Task prompt:
Copy out all of the rows below, character for character.

Spatial reasoning records:
++++++

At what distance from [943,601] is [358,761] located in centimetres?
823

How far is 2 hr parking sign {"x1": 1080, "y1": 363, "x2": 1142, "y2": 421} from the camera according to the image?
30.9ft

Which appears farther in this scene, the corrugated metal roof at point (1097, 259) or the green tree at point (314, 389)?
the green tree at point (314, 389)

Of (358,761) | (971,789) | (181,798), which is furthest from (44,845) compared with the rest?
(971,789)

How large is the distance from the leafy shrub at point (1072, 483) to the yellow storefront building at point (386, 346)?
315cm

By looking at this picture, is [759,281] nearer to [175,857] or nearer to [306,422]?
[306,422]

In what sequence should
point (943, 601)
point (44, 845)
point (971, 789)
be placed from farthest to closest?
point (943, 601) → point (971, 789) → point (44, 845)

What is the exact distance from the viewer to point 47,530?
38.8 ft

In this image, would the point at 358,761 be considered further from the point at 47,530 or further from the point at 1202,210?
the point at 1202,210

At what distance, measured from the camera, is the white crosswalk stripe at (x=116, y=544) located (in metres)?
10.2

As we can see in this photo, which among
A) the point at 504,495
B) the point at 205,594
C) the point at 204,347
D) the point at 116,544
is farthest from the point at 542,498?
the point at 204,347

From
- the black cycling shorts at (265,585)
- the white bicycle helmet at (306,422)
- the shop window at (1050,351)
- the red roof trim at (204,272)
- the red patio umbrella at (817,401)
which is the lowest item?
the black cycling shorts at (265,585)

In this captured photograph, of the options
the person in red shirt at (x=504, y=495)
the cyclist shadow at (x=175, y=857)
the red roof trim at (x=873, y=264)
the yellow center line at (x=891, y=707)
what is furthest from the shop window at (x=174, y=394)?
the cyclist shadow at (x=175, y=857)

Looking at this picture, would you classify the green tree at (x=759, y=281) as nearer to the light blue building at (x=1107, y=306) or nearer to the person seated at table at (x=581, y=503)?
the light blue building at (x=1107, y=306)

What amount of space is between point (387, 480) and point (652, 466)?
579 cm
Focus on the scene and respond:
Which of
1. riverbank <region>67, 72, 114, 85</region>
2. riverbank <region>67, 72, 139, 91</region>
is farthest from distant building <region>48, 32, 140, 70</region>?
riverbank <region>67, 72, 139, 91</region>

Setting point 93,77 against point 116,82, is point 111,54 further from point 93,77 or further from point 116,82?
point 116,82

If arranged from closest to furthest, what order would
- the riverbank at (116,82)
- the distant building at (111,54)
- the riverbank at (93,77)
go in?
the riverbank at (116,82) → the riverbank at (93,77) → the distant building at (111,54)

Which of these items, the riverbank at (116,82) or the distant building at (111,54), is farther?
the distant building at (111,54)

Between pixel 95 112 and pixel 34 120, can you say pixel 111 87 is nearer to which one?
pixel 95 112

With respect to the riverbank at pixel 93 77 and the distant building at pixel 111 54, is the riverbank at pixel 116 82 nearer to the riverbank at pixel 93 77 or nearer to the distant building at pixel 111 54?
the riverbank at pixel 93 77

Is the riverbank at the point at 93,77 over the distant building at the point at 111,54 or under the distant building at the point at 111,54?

++++++

Result of the exercise:
At what distance from [943,601] is [358,761] located in centimetres?
823

How far is 2 hr parking sign {"x1": 1080, "y1": 363, "x2": 1142, "y2": 421} from the camera according to the image?
30.9ft

Which appears farther in this scene, the corrugated metal roof at point (1097, 259) or the green tree at point (314, 389)?
the green tree at point (314, 389)

Of (358,761) | (971,789) | (181,798), which is furthest from (44,845) compared with the rest?
(971,789)

How large is the distance from the leafy shrub at point (1072, 483) to the yellow storefront building at point (386, 346)?
315cm

By looking at this picture, is [759,281] nearer to [175,857] or nearer to [306,422]?
[306,422]

In what sequence should
point (943, 601)
point (44, 845)
point (971, 789)
be placed from farthest to closest?
point (943, 601) → point (971, 789) → point (44, 845)

What is the exact distance from the viewer to point 47,530?
38.8 ft

In this image, would the point at 358,761 be considered further from the point at 47,530 or further from the point at 1202,210?
the point at 1202,210

At what distance, measured from the camera, is the white crosswalk stripe at (x=116, y=544) located (in metres)?
10.2

As we can see in this photo, which among
A) the point at 504,495
B) the point at 205,594
C) the point at 204,347
D) the point at 116,544
is farthest from the point at 542,498?
the point at 204,347

From
- the black cycling shorts at (265,585)
- the white bicycle helmet at (306,422)
- the shop window at (1050,351)
- the red roof trim at (204,272)
- the red patio umbrella at (817,401)
which is the lowest item?
the black cycling shorts at (265,585)

In this captured photograph, of the options
the person in red shirt at (x=504, y=495)
the cyclist shadow at (x=175, y=857)
the red roof trim at (x=873, y=264)
the yellow center line at (x=891, y=707)
what is furthest from the shop window at (x=174, y=394)?
the cyclist shadow at (x=175, y=857)

Looking at this picture, would you classify the green tree at (x=759, y=281) as nearer to the light blue building at (x=1107, y=306) or nearer to the person seated at table at (x=581, y=503)?
the light blue building at (x=1107, y=306)

What amount of space is between point (387, 480) and point (652, 466)?
579 cm
Focus on the scene and respond:
Which of
1. riverbank <region>67, 72, 114, 85</region>
2. riverbank <region>67, 72, 139, 91</region>
is farthest from distant building <region>48, 32, 140, 70</region>?
riverbank <region>67, 72, 139, 91</region>

Setting point 93,77 against point 116,82, is point 111,54 further from point 93,77 or further from point 116,82?
point 116,82

If arranged from closest to furthest, what order would
- the riverbank at (116,82)
- the distant building at (111,54)
- the riverbank at (93,77)
go in?
the riverbank at (116,82) → the riverbank at (93,77) → the distant building at (111,54)

Which of these items, the riverbank at (116,82) or the distant building at (111,54), is farther?
the distant building at (111,54)

Between pixel 95 112 and pixel 34 120, can you say pixel 111 87 is nearer to which one?
pixel 95 112

With respect to the riverbank at pixel 93 77 and the distant building at pixel 111 54, is the riverbank at pixel 116 82 nearer to the riverbank at pixel 93 77 or nearer to the distant building at pixel 111 54?
the riverbank at pixel 93 77

Is the riverbank at the point at 93,77 over the distant building at the point at 111,54 or under the distant building at the point at 111,54?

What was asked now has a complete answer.